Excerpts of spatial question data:
■ ■ ■

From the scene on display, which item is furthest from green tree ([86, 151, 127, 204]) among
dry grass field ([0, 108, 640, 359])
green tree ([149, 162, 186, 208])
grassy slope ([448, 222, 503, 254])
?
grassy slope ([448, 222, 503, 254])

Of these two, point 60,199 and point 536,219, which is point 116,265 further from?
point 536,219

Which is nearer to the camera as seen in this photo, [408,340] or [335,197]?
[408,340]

■ ■ ■

● **SHORT TASK**:
Could you set down every one of the records above again, word for word, with nothing changed?

● **THE COMPLETED TASK**:
From the scene on display, which item is furthest from green tree ([86, 151, 127, 204]) among
dry grass field ([0, 108, 640, 359])
green tree ([149, 162, 186, 208])
grassy slope ([448, 222, 503, 254])
?
grassy slope ([448, 222, 503, 254])

Of these two, point 60,199 and point 536,219, which is point 116,265 further from?
point 536,219

Which is nearer to the camera as seen in this photo, [408,340] or [335,197]?
[408,340]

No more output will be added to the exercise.